Analog dazu müssen im Falle eines Cyberangriffs die betroffenen Fahrzeugsysteme in einen „Secure State“ versetzt werden. In diesem führen sie entweder lediglich Grundfunktionen aus, die nicht sicherheitsbedrohend sind, oder sie werden auf sichere Weise ganz abgeschaltet. Das wiederum heißt: Sind Safety-kritische Fahrzeugsysteme von einem unerlaubten Zugriff betroffen, dann muss der Secure State automatisch auch den Safe State auslösen – das Fahrzeug muss sicher zum Stillstand kommen, bevor die Cyberattacke zu einem Kontrollverlust führt (Bild 1).

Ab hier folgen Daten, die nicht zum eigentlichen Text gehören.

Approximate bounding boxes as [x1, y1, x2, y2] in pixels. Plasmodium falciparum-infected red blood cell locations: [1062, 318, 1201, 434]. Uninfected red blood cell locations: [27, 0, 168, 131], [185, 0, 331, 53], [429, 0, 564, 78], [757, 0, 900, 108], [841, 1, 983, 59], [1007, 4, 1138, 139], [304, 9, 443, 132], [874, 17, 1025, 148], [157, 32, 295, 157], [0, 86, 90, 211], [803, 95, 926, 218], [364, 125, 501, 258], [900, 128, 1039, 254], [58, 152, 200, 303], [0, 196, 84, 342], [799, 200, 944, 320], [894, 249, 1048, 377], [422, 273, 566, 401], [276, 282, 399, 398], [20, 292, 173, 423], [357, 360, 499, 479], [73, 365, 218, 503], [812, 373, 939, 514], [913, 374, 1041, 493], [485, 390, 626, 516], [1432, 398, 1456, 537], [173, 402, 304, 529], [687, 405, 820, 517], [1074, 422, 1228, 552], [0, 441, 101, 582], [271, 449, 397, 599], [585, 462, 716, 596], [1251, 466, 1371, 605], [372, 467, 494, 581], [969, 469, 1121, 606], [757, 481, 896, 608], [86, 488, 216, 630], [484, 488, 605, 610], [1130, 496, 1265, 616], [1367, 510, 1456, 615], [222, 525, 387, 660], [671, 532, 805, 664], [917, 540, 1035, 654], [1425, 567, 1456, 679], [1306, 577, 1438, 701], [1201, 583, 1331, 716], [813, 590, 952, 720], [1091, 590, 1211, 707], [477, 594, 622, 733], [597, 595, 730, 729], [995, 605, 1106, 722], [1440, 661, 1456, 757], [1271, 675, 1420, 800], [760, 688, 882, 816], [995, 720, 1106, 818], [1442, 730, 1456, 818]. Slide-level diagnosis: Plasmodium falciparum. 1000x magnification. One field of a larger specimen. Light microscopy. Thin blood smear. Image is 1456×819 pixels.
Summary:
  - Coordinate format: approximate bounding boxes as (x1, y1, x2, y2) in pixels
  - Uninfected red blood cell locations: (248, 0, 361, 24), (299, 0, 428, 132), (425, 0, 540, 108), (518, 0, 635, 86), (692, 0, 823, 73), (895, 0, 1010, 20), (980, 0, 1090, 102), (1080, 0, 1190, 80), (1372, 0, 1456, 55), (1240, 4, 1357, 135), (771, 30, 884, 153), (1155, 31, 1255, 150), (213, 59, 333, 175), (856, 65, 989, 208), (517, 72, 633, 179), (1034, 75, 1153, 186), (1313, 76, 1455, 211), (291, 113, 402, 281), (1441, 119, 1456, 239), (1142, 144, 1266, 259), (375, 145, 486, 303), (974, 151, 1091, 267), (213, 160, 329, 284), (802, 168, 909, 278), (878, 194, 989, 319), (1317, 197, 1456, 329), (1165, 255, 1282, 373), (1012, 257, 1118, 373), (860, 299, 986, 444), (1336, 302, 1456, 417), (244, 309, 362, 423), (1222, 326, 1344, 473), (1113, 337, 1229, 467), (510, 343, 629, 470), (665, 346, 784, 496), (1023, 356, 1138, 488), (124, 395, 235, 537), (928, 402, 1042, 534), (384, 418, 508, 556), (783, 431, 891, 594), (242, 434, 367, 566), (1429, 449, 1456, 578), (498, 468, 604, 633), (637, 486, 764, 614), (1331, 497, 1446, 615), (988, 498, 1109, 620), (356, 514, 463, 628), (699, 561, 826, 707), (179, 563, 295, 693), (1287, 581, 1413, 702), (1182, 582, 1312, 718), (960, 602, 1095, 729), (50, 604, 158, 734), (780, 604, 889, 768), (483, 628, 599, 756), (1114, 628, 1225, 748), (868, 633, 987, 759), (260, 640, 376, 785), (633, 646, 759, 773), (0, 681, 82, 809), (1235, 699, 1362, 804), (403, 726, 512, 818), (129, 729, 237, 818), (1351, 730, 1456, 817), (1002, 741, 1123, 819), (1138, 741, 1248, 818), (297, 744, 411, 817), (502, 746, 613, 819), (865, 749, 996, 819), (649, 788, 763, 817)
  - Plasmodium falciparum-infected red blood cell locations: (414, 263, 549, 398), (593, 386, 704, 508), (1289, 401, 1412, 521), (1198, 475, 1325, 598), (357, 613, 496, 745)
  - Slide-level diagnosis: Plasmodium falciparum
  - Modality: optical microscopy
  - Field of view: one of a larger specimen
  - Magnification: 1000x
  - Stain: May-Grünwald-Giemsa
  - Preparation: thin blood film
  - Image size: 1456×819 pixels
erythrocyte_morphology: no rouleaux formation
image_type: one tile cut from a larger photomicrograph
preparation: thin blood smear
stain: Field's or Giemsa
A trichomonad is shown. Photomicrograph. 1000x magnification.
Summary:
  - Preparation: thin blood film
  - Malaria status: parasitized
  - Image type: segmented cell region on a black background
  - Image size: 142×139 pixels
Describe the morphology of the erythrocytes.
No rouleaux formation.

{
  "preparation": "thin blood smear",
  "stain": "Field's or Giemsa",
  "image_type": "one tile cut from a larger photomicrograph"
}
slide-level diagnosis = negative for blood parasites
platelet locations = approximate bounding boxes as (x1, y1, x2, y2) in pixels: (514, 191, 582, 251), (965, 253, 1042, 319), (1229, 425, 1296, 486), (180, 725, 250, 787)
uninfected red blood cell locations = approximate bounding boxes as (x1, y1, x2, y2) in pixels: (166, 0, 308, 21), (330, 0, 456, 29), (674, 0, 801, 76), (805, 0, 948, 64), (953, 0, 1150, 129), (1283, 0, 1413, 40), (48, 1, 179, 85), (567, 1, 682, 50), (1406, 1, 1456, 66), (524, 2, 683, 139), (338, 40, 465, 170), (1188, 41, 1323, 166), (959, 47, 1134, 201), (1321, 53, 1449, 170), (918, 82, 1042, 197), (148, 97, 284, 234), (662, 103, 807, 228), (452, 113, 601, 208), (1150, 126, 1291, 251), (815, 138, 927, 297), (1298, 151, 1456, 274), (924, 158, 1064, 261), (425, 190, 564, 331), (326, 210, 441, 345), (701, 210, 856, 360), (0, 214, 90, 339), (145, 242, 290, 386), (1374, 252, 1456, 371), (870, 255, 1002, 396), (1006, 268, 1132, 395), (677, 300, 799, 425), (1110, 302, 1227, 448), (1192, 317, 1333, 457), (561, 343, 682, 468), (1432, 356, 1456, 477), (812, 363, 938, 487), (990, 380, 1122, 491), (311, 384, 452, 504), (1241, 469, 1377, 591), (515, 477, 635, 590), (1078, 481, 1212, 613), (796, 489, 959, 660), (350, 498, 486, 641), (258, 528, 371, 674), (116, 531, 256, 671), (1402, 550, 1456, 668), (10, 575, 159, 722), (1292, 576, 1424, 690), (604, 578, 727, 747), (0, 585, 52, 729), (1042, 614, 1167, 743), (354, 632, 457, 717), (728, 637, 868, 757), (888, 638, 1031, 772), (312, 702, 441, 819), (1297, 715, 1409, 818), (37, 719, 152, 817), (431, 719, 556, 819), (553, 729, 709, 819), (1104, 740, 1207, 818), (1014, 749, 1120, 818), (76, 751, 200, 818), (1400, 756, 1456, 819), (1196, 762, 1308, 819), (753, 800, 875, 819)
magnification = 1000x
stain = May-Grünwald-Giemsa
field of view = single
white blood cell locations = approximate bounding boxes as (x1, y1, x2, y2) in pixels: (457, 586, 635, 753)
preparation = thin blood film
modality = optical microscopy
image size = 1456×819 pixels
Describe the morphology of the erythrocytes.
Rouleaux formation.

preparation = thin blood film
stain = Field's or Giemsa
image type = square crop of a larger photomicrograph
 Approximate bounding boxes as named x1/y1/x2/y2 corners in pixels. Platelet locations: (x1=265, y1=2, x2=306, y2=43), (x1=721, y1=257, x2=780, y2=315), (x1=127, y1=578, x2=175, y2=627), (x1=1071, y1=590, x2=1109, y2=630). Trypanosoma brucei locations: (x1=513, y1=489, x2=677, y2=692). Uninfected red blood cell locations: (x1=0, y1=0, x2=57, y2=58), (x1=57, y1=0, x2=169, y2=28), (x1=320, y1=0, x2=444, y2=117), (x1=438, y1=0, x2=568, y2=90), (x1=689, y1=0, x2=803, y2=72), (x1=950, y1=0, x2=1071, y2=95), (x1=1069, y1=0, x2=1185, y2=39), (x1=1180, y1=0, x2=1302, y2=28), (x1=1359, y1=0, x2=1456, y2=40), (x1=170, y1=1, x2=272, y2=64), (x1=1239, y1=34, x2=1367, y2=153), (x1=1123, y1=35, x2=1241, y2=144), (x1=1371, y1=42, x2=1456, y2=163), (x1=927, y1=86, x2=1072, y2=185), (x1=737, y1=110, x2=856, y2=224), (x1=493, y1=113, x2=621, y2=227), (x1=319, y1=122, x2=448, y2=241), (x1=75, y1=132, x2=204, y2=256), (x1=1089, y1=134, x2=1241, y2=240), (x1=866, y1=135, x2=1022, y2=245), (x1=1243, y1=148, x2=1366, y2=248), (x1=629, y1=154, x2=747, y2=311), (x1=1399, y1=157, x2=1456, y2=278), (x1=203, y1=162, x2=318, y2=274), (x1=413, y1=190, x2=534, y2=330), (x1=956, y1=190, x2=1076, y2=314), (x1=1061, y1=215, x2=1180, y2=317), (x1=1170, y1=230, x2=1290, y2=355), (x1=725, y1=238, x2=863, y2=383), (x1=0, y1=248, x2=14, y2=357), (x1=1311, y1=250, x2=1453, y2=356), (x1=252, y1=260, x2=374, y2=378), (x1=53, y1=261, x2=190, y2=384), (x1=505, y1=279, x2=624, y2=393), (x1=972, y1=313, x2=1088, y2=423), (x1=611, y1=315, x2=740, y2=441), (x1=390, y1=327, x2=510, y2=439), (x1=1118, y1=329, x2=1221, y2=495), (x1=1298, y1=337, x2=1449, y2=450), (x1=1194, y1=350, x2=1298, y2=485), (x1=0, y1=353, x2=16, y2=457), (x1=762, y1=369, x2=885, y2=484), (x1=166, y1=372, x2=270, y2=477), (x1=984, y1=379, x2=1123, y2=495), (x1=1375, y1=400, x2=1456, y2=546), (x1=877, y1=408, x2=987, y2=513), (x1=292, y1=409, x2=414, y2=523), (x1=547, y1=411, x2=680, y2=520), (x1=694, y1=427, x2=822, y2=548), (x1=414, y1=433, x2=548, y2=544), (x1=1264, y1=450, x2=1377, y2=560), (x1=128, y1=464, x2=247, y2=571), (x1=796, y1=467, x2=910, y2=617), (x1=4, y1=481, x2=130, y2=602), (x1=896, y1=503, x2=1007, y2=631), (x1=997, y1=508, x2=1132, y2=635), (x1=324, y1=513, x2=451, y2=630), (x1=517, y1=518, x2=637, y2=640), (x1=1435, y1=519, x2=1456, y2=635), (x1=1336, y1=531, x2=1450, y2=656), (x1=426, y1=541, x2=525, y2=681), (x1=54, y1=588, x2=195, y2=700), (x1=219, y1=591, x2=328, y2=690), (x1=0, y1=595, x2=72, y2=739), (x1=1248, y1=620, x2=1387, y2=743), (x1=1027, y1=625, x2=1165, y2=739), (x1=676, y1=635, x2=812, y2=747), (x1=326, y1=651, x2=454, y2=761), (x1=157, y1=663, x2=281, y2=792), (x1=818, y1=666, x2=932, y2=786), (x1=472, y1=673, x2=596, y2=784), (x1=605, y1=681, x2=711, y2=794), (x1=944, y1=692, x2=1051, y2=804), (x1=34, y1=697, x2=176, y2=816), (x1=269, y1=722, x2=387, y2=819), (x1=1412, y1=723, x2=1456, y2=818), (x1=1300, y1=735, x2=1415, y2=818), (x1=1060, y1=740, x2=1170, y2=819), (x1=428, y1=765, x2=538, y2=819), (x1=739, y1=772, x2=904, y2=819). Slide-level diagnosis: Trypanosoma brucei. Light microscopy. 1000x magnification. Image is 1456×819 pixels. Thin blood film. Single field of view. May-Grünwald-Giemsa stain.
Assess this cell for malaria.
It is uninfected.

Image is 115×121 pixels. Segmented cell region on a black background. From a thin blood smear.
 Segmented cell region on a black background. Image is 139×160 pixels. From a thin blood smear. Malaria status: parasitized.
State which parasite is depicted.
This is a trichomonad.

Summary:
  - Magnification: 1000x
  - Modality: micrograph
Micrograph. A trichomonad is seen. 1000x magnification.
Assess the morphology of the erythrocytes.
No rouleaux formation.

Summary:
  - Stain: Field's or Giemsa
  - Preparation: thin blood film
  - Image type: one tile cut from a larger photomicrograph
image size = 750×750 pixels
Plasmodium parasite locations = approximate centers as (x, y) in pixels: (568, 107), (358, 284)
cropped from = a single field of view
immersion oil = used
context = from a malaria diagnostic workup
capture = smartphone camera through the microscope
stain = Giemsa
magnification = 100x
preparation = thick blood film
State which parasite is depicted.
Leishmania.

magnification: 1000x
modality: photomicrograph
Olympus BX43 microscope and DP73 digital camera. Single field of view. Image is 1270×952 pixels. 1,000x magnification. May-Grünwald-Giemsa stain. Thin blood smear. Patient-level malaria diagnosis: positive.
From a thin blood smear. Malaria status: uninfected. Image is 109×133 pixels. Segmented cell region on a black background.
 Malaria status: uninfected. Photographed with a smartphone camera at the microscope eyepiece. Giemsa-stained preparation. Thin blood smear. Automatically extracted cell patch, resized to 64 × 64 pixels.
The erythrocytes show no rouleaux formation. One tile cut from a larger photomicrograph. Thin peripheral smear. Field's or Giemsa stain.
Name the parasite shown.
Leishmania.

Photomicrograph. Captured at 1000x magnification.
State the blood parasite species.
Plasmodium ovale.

Mehrschichtiges Schutzkonzept
Effektive Vorsorge vor einer Manipulation der Safety-relevanten Funktionen indes bietet der Defense-in-Depth-Ansatz, der Security-Maßnahmen auf unterschiedlichen Ebenen im Fahrzeug und darüber hinaus vorsieht. Autonome Fahrzeuge verfügen zwangsläufig über hohe Konnektivität und müssen daher – idealerweise über mehrere „Verteidigungslinien“ hinweg – auf den Schutz vor Angriffen von außen hin konzipiert sein (Bild 2). Für das fahrzeuginterne Netzwerk empfiehlt sich daher:
- Minimierung der Zahl externer Kommunikationsschnittstellen – etwa über eine dedizierte Komponente zur Anbindung externer Systeme
- Absicherung der verbleibenden Schnittstellen über Kommunikationsprotokolle und Zugriffsschutzmechanismen auf Basis standardisierter kryptografischer Algorithmen sowie per Automotive Firewall, die nicht erlaubte Anfragen blockiert
- Strikte Abkapselung besonders sicherheitskritischer Funktionen des automatisierten Fahrzeugs von externen Schnittstellen
Darüber hinaus gewährleisten regelmäßige Verifizierung beim Startvorgang (Secure Boot) oder die Absicherung von Updates die Authentizität des Systems, und Hardware-Security-Module (HSM) sorgen auf dem Mikrocontroller der Steuereinheiten für die sichere Durchführung kryptographischer Operationen. Zugleich wird sich aufgrund des hohen Datenvolumens in höher automatisierten Fahrzeugen Automotive Ethernet weiter etablieren. Dadurch können bewährte Sicherheitsprotokolle wie Transport Layer Security (TLS) oder IPsec genutzt und die nötigen Echtzeitanforderungen berücksichtigt werden, zum Beispiel durch Pre-Shared-Keys. Separierungsschutzmechanismen wie Virtual Local Area Networks (VLAN) oder einzelne Subnetze kontrollieren zudem den Zugriff auf Safety-relevante Funktionen entlang definierter Regeln.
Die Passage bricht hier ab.